-- RECORDS FOR THE EXERCISE follows --
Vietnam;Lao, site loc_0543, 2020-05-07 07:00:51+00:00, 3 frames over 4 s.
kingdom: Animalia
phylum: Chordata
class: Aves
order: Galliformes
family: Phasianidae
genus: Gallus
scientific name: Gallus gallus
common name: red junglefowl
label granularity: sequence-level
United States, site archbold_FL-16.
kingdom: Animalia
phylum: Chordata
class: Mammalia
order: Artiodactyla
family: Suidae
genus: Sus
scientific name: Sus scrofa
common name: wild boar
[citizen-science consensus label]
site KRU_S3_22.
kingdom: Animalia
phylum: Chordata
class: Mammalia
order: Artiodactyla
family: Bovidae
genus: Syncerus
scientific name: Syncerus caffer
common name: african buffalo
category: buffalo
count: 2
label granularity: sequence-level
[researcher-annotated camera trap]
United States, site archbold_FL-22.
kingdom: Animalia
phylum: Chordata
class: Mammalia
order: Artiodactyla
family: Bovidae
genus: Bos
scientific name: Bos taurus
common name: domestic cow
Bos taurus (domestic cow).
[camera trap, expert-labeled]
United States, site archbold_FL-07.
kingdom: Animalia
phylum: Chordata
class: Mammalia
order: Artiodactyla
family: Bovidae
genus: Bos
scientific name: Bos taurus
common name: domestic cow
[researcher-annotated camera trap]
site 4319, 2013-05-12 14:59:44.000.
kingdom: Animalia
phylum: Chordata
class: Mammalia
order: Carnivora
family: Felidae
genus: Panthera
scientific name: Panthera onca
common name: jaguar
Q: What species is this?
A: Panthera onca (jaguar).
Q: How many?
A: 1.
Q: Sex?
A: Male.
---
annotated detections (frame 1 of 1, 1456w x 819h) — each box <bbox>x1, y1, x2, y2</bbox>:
-- RECORDS FOR THE EXERCISE concluded --
• **ABOUT THIS TASK**
Print the data again exactly.

• **RESPONSE TO THIS TASK**
Vietnam;Lao, site loc_0543, 2020-05-07 07:00:51+00:00, 3 frames over 4 s.
kingdom: Animalia
phylum: Chordata
class: Aves
order: Galliformes
family: Phasianidae
genus: Gallus
scientific name: Gallus gallus
common name: red junglefowl
label granularity: sequence-level
United States, site archbold_FL-16.
kingdom: Animalia
phylum: Chordata
class: Mammalia
order: Artiodactyla
family: Suidae
genus: Sus
scientific name: Sus scrofa
common name: wild boar
[citizen-science consensus label]
site KRU_S3_22.
kingdom: Animalia
phylum: Chordata
class: Mammalia
order: Artiodactyla
family: Bovidae
genus: Syncerus
scientific name: Syncerus caffer
common name: african buffalo
category: buffalo
count: 2
label granularity: sequence-level
[researcher-annotated camera trap]
United States, site archbold_FL-22.
kingdom: Animalia
phylum: Chordata
class: Mammalia
order: Artiodactyla
family: Bovidae
genus: Bos
scientific name: Bos taurus
common name: domestic cow
Bos taurus (domestic cow).
[camera trap, expert-labeled]
United States, site archbold_FL-07.
kingdom: Animalia
phylum: Chordata
class: Mammalia
order: Artiodactyla
family: Bovidae
genus: Bos
scientific name: Bos taurus
common name: domestic cow
[researcher-annotated camera trap]
site 4319, 2013-05-12 14:59:44.000.
kingdom: Animalia
phylum: Chordata
class: Mammalia
order: Carnivora
family: Felidae
genus: Panthera
scientific name: Panthera onca
common name: jaguar
Q: What species is this?
A: Panthera onca (jaguar).
Q: How many?
A: 1.
Q: Sex?
A: Male.
---
annotated detections (frame 1 of 1, 1456w x 819h) — each box <bbox>x1, y1, x2, y2</bbox>:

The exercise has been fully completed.